◆ Direction ◆
Print the material below verbatim, reproducing each line without any change.
>>>
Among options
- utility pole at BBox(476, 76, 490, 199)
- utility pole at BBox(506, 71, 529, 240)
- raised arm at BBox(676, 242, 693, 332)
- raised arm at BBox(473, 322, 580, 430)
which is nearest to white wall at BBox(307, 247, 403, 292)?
<<<
◆ Exercise result ◆
Among options
- utility pole at BBox(476, 76, 490, 199)
- utility pole at BBox(506, 71, 529, 240)
- raised arm at BBox(676, 242, 693, 332)
- raised arm at BBox(473, 322, 580, 430)
which is nearest to white wall at BBox(307, 247, 403, 292)?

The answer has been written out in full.